I think I may have the same problem , I have a Sunbeam EM7000 and a Breville smart grinder . I have recently been using a Quality Espresso Q10 which was a great improvement over the smart grinder I had planned on keeping the Q10 but I got offered a price that I couldnt refuse so I ended up selling it.

Last week I came across a NS Mythos plus at a very good price from a cafe that had closed down it was supposed to have had a service and new burrs a few months ago.

But I am having problems pulling a decent shot , I was thinking the burrs where never changed and are worn out , but maybe it is a problem with the Coffee machine . But as the Q10 made great shots and the Mythos doesn't so I am a bit confused..


----------



## Mrboots2u (May 10, 2013)

buderim said:


> I think I may have the same problem , I have a Sunbeam EM7000 and a Breville smart grinder . I have recently been using a Quality Espresso Q10 which was a great improvement over the smart grinder I had planned on keeping the Q10 but I got offered a price that I couldnt refuse so I ended up selling it.
> 
> Last week I came across a NS Mythos plus at a very good price from a cafe that had closed down it was supposed to have had a service and new burrs a few months ago.
> 
> But I am having problems pulling a decent shot , I was thinking the burrs where never changed and are worn out , but maybe it is a problem with the Coffee machine . But as the Q10 made great shots and the Mythos doesn't so I am a bit confused..


What do the burrs look like, feel like, whats the shot count on the grinder.

Whats the problem with the shot? Bitter? Acidic?


----------



## buderim (Feb 7, 2019)

Mrboots2u said:


> What do the burrs look like, feel like, whats the shot count on the grinder.
> 
> Whats the problem with the shot? Bitter? Acidic?


I didnt taste the shots , it looked like as if I had used stale pre-ground supermarket coffee just a watery mess . The burrs felt quite sharp they are the steel ones and have Eureka stamped on the side . The coffee was flying everywhere rather than in the portafilter .

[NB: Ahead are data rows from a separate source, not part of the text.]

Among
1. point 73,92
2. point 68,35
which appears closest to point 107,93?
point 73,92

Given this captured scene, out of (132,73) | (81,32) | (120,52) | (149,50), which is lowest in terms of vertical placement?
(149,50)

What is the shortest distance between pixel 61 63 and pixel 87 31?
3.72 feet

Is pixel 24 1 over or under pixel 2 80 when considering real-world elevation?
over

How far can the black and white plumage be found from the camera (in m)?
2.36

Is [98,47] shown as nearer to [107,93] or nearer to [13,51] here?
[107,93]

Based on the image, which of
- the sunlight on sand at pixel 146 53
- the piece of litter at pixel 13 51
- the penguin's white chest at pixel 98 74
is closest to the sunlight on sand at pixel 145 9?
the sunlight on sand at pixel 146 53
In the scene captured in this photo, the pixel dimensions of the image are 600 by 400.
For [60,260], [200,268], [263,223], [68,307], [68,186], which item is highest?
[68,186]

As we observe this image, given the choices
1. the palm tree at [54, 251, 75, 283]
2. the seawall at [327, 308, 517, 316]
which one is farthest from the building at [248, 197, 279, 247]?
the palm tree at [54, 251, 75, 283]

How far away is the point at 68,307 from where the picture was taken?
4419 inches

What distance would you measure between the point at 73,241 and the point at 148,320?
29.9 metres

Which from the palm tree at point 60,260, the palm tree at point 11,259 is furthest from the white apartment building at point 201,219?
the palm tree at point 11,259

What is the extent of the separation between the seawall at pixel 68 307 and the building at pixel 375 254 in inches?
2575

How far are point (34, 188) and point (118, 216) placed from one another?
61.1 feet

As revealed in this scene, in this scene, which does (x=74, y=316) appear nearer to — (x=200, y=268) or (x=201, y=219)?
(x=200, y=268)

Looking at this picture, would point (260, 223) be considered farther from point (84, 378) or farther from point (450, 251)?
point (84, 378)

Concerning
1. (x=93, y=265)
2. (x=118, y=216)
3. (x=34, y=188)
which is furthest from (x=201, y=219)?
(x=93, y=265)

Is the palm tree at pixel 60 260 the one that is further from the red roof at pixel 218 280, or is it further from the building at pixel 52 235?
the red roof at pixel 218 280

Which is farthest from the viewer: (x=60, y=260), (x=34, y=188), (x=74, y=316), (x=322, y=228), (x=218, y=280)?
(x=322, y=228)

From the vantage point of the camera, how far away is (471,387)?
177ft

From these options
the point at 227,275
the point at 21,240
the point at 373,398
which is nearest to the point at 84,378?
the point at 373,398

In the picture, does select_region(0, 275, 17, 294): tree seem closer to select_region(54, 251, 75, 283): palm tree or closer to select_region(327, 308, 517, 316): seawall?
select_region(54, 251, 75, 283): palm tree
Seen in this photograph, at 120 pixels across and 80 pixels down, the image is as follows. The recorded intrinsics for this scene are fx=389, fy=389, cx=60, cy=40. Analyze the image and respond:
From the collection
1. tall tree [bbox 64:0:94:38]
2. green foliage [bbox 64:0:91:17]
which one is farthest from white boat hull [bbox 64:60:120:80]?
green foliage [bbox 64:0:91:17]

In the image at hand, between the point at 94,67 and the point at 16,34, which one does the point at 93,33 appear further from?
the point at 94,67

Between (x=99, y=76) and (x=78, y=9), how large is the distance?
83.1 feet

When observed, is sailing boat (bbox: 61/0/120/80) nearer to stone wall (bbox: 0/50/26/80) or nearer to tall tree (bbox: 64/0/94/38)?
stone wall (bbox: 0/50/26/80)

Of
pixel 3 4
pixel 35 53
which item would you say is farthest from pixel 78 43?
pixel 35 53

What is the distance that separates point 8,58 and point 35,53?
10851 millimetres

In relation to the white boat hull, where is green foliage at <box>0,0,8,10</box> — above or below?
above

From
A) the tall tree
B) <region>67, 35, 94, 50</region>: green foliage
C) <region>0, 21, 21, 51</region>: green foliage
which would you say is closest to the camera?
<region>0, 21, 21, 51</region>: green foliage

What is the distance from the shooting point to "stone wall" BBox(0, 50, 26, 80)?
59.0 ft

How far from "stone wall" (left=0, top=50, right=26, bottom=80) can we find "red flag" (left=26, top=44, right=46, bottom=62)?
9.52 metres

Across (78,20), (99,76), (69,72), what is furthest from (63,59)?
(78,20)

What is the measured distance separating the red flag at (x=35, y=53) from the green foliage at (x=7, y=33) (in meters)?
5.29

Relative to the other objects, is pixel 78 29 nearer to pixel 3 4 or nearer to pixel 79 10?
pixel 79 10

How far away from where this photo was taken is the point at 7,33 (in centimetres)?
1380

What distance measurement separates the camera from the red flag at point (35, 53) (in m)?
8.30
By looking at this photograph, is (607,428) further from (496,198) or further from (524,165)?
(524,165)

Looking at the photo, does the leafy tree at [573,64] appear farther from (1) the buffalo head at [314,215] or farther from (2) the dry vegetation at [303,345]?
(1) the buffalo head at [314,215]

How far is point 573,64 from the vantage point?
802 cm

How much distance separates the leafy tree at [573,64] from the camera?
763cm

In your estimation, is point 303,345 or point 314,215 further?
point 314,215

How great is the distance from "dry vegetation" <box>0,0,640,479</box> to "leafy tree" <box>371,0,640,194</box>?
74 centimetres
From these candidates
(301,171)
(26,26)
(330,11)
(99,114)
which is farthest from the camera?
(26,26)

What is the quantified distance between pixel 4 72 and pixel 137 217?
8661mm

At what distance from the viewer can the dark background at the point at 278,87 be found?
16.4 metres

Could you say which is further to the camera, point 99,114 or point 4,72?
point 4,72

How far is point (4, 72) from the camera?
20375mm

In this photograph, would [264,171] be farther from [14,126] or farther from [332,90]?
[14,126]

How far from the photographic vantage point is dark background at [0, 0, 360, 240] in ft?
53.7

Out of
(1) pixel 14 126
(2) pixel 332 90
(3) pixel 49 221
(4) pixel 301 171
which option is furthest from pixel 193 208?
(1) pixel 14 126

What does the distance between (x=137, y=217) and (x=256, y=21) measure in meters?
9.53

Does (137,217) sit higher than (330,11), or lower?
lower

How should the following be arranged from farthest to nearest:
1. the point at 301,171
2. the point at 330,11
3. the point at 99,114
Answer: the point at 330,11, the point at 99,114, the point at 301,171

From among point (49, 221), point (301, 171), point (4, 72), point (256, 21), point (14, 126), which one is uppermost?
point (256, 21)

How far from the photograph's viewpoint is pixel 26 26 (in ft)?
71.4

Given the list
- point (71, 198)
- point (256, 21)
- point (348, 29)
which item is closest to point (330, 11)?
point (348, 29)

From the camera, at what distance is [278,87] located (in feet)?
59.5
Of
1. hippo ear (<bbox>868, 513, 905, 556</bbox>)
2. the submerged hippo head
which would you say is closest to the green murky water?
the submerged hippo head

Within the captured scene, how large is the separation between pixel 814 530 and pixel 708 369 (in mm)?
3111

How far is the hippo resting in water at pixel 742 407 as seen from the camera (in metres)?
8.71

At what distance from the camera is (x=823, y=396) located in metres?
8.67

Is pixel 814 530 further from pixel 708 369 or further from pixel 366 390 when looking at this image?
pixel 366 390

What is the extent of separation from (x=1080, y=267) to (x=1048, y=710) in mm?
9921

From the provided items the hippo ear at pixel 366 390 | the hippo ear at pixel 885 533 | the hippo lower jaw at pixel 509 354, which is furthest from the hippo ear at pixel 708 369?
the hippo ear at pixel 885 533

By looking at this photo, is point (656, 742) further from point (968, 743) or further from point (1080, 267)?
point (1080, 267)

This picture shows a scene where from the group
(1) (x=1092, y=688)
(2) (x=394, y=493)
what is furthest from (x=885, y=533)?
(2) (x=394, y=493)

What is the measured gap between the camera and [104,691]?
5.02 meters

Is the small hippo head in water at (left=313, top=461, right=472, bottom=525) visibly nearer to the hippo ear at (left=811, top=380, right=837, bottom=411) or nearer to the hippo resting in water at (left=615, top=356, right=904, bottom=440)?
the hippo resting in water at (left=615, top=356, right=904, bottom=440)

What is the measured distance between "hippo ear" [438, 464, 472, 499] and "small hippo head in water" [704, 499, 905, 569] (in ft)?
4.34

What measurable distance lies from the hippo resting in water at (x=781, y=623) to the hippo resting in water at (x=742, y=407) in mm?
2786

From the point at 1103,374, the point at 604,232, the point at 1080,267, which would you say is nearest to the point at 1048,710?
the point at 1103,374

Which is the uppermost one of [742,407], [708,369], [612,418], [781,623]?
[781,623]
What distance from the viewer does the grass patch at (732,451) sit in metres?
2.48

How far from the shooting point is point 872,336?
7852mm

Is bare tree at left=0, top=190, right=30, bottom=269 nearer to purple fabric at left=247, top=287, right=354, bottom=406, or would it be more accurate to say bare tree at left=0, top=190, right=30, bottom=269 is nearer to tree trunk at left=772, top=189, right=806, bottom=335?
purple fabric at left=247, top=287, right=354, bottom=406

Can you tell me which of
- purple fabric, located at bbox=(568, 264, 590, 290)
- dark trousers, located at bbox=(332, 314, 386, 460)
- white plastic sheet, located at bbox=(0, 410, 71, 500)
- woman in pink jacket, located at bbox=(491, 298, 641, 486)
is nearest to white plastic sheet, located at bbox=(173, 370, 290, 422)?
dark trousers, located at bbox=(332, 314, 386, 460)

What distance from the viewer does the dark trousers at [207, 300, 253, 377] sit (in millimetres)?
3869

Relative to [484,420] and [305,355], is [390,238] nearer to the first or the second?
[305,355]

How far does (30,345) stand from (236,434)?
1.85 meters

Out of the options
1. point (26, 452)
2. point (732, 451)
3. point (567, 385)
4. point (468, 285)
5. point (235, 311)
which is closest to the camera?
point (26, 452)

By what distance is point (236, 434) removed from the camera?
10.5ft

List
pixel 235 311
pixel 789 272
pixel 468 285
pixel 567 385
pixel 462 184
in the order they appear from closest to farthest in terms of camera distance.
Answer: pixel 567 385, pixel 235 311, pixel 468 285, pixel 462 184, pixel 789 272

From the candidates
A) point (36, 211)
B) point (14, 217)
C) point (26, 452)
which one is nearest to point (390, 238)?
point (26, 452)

I have been reading another thread and I am thinking there may have been a blockage which was stopping the coffee exiting the burrs properly , I have ordered a clump buster and I will give the grinding chamber a good clean and try again , I also have a 2nd Em7000 so I will try using that as well .


----------



## buderim (Feb 7, 2019)

I thought I would update my progress . I bought the plastic clump crusher and cleaned the burrs and the grinding chamber and the shots are now how they should be . So I think there may have been a clog in the grinding chamber that was stopping the coffee exiting and it was getting ground to finely .


----------